Salt Lake City, UT - 1000 people rallied and marched Feb 29, demanding justice for Abdullahi Omar Mohamed, who was shot and severely injured the night of Feb. 27, near the homeless shelter. Abdi Mohamed, a 17-year-old Black youth, engaged in a confrontation with a much older white man. Mohamed had an aluminum broom stick when the police arrived. They demanded he drop the broomstick and before he had a chance to comply they shot him multiple times. This sparked a rebellion among the homeless who clashed with police, resulting in 100 officers, many in riot gear, clearing the street.

Utah Against Police Brutality called for the Feb. 29 emergency action at the Federal Building. Organizer Carly Haldeman explained, “This issue isn't just about one boy, our city, or this state. This is a national problem.” The rally included many speakers, including the families of past victims of police violence and the family of Mohamed.

Ricky Bonack, a local activist, urged the crowd to continue fighting. “Revolution is not liking a status on Facebook.” He added, “It's time to get live, it's time to represent, Salt Lake City what time is it?”

Michael Christian from Utah Against Police Brutality criticized the interim police chief, stating, “Not too many weeks ago interim Police Chief Brown assured us that the SLPD was on top of things and decreasing the use of force. However, not even two weeks later, any hope that the SLPD could be trusted was lost.”

Gabriella Kilpack spoke about living right next to the site shooting. She described talking to someone about the shooting, “People were telling me how a young teenage young man was shot in the back. People were crying, and his body was just left lying in the street.” She continued, “People were angry, it is a right to rebel.”

Former council member Deeda Seed listed two of the main demands of the crowd, “In addition to transparency, we need a new civilian review board.”

Heidi Keilbaugh, the partner of James Barker, who the police killed last year and a founder of Utah for Peaceful Resolution, spoke out as well. “James Barker was my partner love and they left him dead to bleed out for seven hours. Why do they shoot him? Because he was shoveling ice.”

Gina Thane, the aunt of Dillon Taylor, spoke out for police guidelines for officer involved shootings, “The only requirement is that the officer claims to have feared for his life, and that's getting really old really fast.”

Lexx Scott from the United Front Party spoke next explaining her reasons for being there. “I fight for Susan Hunt, Gina Thanye, Dillon Taylor, Sandra Bland, Darrien Hunt and Abdi Muhammad.”

Sean Taylor spoke for the University of Utah Students for a Democratic Society stating (SDS), “SDSers across the country will be holding a week of action to support Abdi Mohamed.” Damon Harris from SLC Cop watch explained the current structure of police accountability, “It’s police policing the police. We need a community control review board.”

Friends and family spoke second to last. Salem Mohamed witnessed the scene and described it. “It was injustice,” she said. “There was a fight between a six foot tall 45-year-old man who said something to us. His back was too the police and the cops had their guns out before saying anything. They said drop it, and they shot him before he even had a chance to turn around.”

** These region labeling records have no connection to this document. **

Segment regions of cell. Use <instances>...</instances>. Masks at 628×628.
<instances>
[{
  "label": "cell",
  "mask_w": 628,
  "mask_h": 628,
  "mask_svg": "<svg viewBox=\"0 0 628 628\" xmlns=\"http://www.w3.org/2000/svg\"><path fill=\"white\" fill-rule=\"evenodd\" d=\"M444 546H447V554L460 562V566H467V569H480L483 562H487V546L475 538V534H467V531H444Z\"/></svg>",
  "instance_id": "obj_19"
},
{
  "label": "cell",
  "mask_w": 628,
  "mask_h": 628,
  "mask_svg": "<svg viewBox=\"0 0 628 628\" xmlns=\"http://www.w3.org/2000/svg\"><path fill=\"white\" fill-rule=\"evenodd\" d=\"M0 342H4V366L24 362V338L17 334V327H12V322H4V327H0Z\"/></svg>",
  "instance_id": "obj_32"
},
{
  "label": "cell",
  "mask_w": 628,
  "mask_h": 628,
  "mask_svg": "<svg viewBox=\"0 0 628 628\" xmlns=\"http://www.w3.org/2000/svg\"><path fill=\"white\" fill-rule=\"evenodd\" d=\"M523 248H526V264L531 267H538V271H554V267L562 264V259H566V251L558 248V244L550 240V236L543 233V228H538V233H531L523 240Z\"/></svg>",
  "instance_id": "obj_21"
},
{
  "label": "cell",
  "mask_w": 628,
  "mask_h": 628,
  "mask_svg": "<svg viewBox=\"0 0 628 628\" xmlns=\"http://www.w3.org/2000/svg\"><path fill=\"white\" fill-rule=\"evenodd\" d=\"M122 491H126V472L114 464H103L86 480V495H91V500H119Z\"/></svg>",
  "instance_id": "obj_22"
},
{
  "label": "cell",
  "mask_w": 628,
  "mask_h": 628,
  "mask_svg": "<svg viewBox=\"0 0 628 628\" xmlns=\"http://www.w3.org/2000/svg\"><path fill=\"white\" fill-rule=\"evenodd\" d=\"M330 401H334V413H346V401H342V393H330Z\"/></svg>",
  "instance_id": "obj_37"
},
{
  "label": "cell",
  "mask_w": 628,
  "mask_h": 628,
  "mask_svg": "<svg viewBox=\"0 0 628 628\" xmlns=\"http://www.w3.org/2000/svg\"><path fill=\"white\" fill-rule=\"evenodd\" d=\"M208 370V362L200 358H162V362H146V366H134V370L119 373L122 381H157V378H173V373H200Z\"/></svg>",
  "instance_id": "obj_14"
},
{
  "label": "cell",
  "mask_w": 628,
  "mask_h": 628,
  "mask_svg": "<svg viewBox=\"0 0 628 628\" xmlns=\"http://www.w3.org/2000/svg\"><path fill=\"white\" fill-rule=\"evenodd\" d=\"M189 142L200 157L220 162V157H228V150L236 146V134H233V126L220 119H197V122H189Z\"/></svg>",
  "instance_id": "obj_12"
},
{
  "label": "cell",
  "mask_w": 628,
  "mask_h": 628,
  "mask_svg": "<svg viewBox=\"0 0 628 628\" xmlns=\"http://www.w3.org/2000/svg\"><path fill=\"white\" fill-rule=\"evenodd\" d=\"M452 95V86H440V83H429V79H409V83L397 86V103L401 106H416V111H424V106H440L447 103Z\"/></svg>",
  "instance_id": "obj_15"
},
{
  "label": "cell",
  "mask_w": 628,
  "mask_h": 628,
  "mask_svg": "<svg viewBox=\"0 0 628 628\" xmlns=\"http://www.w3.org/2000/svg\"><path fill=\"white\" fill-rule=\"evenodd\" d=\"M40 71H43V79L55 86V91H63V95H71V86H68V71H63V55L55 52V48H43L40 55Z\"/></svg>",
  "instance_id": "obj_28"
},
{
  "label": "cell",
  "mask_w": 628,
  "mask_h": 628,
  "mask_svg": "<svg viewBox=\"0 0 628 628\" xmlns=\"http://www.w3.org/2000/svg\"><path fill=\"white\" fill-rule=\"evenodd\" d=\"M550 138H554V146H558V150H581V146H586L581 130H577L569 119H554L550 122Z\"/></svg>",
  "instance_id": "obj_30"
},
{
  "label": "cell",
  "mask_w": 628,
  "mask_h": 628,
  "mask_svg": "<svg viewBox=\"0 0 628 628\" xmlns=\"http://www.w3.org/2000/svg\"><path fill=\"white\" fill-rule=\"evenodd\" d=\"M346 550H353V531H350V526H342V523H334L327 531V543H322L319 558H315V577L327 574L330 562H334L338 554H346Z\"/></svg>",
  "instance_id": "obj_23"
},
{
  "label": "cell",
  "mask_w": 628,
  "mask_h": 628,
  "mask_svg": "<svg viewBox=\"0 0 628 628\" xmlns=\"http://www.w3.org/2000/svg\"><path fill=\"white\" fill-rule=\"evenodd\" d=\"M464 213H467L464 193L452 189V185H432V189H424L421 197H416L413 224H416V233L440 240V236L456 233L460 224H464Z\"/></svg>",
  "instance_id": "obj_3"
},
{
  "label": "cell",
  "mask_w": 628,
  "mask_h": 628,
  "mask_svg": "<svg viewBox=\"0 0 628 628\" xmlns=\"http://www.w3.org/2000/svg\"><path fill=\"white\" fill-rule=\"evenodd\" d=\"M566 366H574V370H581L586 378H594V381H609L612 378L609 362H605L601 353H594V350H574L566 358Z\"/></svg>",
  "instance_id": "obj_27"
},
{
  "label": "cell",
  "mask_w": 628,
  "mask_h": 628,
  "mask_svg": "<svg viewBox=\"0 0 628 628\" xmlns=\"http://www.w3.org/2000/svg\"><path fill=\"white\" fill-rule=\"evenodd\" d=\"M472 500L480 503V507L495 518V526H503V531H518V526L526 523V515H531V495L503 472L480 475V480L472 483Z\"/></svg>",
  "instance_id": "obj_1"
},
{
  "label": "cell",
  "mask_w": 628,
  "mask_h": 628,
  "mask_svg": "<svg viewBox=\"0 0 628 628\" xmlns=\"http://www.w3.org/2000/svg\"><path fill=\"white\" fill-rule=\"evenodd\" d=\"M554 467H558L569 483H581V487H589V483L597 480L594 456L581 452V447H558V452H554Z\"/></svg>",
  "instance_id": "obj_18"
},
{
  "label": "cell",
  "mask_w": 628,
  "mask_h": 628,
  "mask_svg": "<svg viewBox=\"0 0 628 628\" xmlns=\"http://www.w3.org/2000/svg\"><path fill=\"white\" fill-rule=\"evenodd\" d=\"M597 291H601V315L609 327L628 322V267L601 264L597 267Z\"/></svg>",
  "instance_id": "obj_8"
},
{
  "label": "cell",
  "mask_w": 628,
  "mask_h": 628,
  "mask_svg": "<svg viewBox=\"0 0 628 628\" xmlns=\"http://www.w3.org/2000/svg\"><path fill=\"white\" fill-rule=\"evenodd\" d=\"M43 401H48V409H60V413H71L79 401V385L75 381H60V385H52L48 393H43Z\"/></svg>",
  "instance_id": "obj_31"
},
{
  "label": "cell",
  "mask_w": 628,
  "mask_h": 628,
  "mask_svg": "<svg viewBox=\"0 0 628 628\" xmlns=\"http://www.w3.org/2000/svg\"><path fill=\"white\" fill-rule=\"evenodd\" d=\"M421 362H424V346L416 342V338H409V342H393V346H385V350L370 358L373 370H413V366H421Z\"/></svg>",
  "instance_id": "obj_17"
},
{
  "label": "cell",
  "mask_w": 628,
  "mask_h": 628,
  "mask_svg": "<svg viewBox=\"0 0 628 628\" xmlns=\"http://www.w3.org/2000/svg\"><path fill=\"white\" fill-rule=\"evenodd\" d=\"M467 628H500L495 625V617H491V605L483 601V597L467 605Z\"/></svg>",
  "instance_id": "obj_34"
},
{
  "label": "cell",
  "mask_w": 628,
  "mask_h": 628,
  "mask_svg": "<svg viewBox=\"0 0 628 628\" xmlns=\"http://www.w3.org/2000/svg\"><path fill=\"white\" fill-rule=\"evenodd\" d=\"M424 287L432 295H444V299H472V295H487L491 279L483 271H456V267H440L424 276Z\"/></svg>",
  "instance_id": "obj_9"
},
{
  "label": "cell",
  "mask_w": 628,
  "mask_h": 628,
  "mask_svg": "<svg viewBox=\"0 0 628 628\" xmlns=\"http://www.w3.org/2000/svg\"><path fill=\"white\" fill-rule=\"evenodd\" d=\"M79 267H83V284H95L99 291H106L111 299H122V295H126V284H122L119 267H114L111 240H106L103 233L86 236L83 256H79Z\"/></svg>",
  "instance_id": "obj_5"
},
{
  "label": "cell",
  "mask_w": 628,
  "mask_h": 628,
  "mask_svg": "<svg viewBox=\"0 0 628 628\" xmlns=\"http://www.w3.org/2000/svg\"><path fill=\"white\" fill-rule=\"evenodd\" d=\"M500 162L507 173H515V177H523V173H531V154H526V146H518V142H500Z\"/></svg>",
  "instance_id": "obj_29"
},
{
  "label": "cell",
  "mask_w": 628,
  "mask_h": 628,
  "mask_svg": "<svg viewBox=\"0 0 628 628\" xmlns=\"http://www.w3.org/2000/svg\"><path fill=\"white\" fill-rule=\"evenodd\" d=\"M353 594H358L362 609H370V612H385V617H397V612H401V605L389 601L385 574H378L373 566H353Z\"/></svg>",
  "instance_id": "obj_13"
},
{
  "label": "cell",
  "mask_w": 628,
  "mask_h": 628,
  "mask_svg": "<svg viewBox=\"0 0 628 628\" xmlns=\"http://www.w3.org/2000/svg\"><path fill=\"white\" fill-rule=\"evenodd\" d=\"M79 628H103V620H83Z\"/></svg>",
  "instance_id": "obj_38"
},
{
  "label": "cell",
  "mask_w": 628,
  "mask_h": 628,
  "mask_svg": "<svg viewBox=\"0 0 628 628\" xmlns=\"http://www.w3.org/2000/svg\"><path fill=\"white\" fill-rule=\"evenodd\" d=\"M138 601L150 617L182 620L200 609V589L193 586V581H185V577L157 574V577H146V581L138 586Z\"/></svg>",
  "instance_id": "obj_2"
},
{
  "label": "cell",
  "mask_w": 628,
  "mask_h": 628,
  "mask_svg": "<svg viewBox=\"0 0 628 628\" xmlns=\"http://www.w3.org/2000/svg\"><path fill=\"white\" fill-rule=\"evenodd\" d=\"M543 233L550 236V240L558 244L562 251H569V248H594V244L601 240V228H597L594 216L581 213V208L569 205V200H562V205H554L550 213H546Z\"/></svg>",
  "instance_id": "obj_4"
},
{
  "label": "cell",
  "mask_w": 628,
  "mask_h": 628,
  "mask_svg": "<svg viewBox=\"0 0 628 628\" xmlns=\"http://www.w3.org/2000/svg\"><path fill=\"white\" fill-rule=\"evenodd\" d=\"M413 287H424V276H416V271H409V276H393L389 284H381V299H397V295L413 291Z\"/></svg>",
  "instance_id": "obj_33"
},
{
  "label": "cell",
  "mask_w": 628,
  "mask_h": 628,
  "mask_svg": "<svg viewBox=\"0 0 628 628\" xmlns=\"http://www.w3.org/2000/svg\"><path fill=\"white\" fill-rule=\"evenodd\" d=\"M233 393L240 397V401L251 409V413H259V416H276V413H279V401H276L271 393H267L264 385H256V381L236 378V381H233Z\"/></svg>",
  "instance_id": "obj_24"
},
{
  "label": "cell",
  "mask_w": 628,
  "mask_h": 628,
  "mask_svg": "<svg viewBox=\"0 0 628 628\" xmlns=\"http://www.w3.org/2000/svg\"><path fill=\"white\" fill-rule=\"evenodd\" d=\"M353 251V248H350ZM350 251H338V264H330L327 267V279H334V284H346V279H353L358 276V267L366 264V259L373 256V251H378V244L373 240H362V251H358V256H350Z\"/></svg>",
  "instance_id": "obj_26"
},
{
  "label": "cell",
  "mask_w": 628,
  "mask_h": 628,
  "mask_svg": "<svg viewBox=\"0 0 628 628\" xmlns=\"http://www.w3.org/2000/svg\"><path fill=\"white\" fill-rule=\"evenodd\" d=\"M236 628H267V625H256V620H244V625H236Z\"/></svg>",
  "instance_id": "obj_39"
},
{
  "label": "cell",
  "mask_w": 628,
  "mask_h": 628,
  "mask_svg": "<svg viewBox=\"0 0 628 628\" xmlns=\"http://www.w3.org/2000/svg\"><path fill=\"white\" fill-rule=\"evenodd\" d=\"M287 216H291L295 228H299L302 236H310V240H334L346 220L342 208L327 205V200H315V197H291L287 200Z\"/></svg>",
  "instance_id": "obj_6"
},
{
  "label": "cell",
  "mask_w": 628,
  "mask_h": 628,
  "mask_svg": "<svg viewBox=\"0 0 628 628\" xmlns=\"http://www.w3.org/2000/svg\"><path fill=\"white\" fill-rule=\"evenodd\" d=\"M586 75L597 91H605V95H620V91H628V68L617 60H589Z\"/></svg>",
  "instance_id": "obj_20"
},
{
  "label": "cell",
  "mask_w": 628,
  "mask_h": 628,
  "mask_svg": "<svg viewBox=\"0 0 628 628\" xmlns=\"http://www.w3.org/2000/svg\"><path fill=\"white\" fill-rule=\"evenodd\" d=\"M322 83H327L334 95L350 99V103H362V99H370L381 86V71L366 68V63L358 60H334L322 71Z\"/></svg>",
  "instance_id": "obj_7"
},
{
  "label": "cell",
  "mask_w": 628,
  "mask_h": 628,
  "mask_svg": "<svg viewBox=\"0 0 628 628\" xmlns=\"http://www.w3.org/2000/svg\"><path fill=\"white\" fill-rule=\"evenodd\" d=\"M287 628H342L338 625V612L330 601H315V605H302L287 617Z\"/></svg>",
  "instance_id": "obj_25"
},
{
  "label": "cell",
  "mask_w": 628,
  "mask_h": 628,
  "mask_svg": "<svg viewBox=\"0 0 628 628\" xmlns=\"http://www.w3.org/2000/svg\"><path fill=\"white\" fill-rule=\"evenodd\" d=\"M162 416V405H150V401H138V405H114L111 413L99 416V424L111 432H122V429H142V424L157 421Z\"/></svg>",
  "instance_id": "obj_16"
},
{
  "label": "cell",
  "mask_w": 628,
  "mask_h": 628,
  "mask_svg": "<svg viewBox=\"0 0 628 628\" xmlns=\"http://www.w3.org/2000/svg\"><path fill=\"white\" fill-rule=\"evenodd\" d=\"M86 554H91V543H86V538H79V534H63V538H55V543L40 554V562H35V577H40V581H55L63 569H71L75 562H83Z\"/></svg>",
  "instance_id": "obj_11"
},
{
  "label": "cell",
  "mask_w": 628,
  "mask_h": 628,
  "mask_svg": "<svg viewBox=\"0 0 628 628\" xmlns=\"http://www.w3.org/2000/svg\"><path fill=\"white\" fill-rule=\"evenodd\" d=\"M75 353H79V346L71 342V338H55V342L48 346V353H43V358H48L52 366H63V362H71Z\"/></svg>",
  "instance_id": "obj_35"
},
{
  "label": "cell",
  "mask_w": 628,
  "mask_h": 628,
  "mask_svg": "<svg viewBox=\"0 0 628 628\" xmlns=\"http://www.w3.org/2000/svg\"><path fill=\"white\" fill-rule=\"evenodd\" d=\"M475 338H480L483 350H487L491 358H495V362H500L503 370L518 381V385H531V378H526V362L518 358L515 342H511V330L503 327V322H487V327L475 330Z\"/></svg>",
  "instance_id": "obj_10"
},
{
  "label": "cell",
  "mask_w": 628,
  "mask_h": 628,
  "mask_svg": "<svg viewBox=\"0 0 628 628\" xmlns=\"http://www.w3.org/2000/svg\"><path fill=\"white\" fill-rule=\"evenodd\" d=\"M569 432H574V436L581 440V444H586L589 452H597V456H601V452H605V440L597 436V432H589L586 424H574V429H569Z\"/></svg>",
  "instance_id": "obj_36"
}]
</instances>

Gregory Lucero of the Freedom Road Socialist Organization closed out the rally. He led the crowd in the chants “Fuck the police,” and “Our community, our control.” He condemned the myth of the ‘good cop.’ “The police started as fugitive slave catchers and they're still doing it today. Maybe there are some individual cops who are nice and give out milk and cookies, but that's not what we're talking about. We are talking about a whole oppressive system of police enforcing.”

Protesters took to the streets in a spontaneous expression of anger. They marched down to the Salt Lake City Public Safety Building to protest the local police. They marched back to the Federal Building and then held the intersection around it for a half hour before dispersing without any arrests.